Il se passa un peu d’eau sur le visage en laissant couler l’eau. Il venait d’avoir une nouvelle crise d’angoisse. Une petite dose de folie mêlée à une décharge d’adrénaline, l’esprit qui joue du banjo, le cerveau qui tremble. Il l’avait calmée avec un verre de whisky cul-sec. Du bon en plus. Mais ça avait le mérite de lui remettre les idées en place.
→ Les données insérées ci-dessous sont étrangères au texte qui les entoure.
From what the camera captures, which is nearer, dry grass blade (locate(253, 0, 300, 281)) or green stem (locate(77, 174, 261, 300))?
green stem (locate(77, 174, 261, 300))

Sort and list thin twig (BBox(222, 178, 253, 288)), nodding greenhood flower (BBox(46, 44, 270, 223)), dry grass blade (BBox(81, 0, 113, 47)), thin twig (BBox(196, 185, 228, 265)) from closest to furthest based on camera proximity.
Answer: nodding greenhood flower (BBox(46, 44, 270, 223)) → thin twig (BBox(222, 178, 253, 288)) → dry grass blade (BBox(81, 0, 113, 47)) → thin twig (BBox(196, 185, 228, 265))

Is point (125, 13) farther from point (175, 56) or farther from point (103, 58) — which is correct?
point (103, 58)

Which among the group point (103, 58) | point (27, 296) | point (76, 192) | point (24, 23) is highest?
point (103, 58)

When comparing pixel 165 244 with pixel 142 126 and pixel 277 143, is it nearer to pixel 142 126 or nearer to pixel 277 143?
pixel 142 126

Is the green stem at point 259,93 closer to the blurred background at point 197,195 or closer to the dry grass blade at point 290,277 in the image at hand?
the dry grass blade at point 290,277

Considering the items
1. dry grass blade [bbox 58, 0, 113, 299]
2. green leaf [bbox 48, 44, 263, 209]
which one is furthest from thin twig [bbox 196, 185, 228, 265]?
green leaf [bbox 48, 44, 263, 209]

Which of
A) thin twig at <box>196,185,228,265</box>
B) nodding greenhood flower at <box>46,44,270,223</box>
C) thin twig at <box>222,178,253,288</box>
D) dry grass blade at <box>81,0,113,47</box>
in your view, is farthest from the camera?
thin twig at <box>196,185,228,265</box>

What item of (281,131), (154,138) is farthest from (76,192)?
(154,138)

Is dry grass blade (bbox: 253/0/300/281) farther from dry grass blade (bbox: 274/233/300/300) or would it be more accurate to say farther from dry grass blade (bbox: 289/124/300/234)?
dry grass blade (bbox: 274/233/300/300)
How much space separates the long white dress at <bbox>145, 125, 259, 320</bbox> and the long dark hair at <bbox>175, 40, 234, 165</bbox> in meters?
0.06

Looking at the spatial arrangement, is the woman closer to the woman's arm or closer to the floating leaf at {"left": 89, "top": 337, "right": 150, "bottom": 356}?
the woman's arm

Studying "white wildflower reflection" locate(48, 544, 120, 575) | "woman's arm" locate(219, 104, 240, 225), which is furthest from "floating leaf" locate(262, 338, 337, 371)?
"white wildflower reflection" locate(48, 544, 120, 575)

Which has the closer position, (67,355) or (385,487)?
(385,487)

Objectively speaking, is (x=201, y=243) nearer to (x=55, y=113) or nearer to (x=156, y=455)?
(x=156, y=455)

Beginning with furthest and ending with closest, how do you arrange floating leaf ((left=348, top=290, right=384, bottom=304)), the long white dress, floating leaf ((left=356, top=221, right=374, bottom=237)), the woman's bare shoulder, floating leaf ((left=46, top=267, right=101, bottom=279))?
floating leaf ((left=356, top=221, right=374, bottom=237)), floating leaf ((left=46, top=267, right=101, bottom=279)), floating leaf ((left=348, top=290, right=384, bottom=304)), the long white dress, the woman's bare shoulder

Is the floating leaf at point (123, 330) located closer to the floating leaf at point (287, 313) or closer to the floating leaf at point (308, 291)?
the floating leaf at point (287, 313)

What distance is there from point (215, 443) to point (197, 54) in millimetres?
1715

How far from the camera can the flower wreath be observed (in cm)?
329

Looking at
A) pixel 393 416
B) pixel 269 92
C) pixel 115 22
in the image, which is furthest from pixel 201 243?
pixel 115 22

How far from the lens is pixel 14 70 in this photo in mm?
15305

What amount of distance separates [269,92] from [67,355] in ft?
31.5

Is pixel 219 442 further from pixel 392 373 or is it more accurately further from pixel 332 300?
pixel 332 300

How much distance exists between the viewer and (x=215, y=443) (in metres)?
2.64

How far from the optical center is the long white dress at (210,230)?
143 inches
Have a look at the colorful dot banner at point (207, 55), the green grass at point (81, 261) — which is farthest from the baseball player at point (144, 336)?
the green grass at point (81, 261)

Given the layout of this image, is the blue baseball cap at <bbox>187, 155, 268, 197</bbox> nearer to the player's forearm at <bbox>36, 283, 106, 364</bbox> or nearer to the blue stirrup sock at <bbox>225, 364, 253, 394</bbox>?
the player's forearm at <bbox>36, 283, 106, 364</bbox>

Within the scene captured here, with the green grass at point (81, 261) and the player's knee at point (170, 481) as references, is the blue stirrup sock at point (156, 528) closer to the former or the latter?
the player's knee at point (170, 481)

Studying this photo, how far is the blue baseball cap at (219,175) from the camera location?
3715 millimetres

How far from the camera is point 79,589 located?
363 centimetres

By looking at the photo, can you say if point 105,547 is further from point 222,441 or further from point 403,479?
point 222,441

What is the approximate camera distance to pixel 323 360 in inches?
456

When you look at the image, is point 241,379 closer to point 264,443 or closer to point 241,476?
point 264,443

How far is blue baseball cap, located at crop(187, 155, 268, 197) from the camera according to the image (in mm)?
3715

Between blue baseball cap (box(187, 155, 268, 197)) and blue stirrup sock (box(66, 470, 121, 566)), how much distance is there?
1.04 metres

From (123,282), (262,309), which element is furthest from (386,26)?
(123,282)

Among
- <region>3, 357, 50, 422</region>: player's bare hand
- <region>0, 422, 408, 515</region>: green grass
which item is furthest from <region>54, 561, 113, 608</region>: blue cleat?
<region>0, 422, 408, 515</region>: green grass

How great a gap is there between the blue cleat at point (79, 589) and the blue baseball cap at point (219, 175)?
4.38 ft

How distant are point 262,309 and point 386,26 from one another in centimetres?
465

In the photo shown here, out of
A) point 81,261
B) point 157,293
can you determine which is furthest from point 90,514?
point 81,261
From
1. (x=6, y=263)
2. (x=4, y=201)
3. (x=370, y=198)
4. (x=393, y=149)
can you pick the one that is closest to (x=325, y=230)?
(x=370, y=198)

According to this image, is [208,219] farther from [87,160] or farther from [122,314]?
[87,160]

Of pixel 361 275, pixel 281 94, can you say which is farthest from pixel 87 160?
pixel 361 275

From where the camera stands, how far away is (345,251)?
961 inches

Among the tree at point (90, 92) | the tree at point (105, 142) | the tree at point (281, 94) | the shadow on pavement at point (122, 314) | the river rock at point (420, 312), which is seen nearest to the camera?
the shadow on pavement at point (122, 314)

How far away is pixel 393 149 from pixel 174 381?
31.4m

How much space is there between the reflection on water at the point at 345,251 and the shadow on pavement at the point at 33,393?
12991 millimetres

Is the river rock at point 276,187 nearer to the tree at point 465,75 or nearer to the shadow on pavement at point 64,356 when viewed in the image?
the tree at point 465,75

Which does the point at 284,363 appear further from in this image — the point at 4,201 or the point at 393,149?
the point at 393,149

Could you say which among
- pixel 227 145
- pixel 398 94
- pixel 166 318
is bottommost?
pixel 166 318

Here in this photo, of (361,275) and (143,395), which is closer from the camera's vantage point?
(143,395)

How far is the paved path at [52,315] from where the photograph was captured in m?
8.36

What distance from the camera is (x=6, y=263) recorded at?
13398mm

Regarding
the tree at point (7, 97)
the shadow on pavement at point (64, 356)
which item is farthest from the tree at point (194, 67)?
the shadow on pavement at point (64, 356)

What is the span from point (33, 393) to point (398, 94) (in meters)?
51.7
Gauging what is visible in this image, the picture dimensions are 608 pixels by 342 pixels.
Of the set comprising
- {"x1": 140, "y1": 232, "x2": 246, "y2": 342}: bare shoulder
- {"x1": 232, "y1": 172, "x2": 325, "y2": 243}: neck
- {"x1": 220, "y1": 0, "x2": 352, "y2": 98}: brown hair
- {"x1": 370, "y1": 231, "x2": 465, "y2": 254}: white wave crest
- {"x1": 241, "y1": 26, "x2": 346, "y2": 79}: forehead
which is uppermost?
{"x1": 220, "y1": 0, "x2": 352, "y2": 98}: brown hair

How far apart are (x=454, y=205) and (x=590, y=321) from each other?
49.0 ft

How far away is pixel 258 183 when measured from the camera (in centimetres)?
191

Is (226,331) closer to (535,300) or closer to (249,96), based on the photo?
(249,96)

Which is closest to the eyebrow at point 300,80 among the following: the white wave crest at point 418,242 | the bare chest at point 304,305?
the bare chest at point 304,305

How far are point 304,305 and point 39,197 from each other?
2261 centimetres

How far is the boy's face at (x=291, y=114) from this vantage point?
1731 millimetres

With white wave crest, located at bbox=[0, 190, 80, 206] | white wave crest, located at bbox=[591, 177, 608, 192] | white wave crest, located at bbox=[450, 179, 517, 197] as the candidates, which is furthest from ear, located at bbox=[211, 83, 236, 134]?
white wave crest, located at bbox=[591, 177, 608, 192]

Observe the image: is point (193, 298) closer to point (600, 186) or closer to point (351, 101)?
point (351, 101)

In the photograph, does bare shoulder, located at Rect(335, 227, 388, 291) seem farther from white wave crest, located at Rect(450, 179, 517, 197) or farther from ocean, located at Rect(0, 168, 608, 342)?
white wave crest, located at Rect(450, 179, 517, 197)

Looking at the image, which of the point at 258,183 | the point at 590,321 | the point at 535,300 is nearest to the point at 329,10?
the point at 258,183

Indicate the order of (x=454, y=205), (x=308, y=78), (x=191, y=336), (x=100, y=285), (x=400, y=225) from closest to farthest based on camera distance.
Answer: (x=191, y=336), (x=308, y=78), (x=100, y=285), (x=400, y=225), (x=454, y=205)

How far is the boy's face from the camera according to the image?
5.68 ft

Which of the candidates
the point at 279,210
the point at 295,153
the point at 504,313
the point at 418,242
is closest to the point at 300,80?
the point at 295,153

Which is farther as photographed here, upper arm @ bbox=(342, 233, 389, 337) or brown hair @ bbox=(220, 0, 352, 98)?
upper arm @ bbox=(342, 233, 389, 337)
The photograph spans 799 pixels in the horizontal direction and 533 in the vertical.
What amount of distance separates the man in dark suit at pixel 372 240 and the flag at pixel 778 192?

Trente ans. Il avait eu trente ans la semaine dernière. Il s’en foutait bien entendu. Une simple date. Un jour comme un autre. Ça ne signifiait rien. Il avait, pour l’occasion, descendu une bouteille et demi de Martini. Seul. Rien qu’une année de plus. Le temps passait sans qu’il n’ai de réelle prise sur lui. Sauf qu’il se mentait. Dans le miroir de la salle de bain, il se regarda et fît le bilan de ce que ses yeux voyaient et ce qu’ils savaient. Il commençait à se dégarnir. Son ventre était lourd et flasque même s’il voyait encore ses pieds. Le jour où il ne les verrait plus il se mettrai une balle pour sûr. Des demi-lunes violacées qui avaient élues domicile sous ses yeux depuis plus de dix ans venaient souligner le rouge injecté autour de ses yeux pales. Une barbe maladroitement rasée lui masquait en partie le visage. Ses lèvres, blanchies par les gerçures, s’entrouvraient sur un sourire sans conviction. Il se trouvait laid. Il se faisait peur même. Il n’avait ni enfant, ni femme, ni projet. Peu de contact humain, un métier sans saveur et pas d’avenir. Il avait trente ans et il lui restait autant d’années à supporter avant une rédemption en demi-teinte. Une suite interminable de jours identiques qui se répètent à l’infini. Il n’était pas trop tard. Avec de la volonté il pouvait tout recommencer…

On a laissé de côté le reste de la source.